Já o pai, vivido por Duvall (Hank Palmer), é um juiz inflexível, que sempre buscou fazer justiça de acordo com a lei. O pano de fundo é a Justiça estatal, para mim cada vez mais uma fraude, uma enganação, uma forma de vingança institucional que tem crescido exponencialmente dentro do Estado moderno. Quanto mais o homem-massa clamar por justiça estatal, mais a ele se escravizará. A superlotação das prisões é o teratológico cartão de visita de nossos tempos.

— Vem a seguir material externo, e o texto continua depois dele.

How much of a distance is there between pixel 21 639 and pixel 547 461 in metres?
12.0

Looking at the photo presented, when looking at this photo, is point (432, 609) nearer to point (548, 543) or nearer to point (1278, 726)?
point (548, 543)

[Não digo que fazer prisioneiros não seja uma necessidade, especialmente para os psicopatas, como esse serial killer de Goiânia, mas a pletora de presos hoje em dia revela a disfunção. O feixe de leis positivas, desconectadas da lei natural, leva a isso. A rigor, no Brasil, como no mundo, o limiar entre a vida decente e a delinquência é tênue e muitas vezes a diferença entre quem está preso e quem não está se dá apenas por circunstância de ser apanhado, ou não. Ou de ter um advogado competente ou não. O sistema de Justiça é uma espada de Dâmocles sobre a cabeça de cada um de nós e aqui penso nos simples acidentes de trânsito que podem custar a liberdade e os bens de infelizes envolvidos. É por isso que cada vez mais eu admiro a obra de Cervantes, cujo personagem, Dom Quixote, libertou os galeotes, mesmo aqueles condenados pelos maiores crimes. A fala dele, dizendo que Deus não queria que os homens prendessem outros homens, é sublime. Negou as razões de Estado, então nascentes. Todavia, esse é o corolário do superpoder do Estado moderno, a maldição do deus mortal desse mundo, que tem matado paulatinamente a liberdade. Ou as liberdades. A charada está que o Estado moderno deu-se o monopólio da violência e construiu aparatos repressivos de extrema eficácia. Se o homem comum pudesse se defender adequadamente, armado, e se entender direto com os seus contentores no conflito de interesses, não precisaria ser assim. O Estado só deveria ser envolvido em situações limite, como era durante o Império Romano.]
O juiz Palmer condenou a pena branda um delinquente por identifica-lo com o caso do seu filho, na esperança que se emendasse. Logo depois o sujeito assassinou uma menina, a facadas. Ele mesmo lhe aplicou uma pena severa, mas carregou o remorso pelo erro judicial que cometeu. No dia do enterro da mulher ele o encontra e o sujeito lhe disse que vai urinar no túmulo dela, juntamente como o túmulo da menina por ele assassinada. O juiz, paciente terminal de câncer, fica transtornado. Pega o carro e intencionalmente atropela e mata o insolente.
Na narrativa tem momentos memoráveis, um deles quando o juiz está em crise no aparelho digestivo e o filho ouve sua agonia e vai ajudá-lo no banheiro. Junto com vômito, o juiz defeca e suja tudo. O filho o leva para a banheira e dele cuida. Palavras não são instrumentos capazes de descrever a beleza, o realismo e o talento dos dois atores em cena. Emocionante.
Há também humor no filme, cujo diretor está à altura do elenco e do roteiro. O drama tem momentos de riso franco.
A história amorosa de Joseph é também enfocada e pela qual entram os personagens femininos da história. Serve para quebrar a monotonia da narrativa e também para colocar em pauta outra chaga viva de nosso tempo, produto da lei estatal: o problema do divórcio e das relações familiares. Outro fruto de infelicidade e tormento de nosso tempo.
É filme para ser visto muitas vezes.
Mayr Fortuna
Não sabia deste teu lado de crítico de cinema José! Bacana! (y)
João Marafuga
Mais um texto do Dr. Nivaldo Cordeiro de que gostei.
João Marafuga/Portugal
Alexandre M. Seixas
Caro Nivaldo Cordeiro
Bela análise do filme. No entanto, faltou mencionar o título do mesmo!!!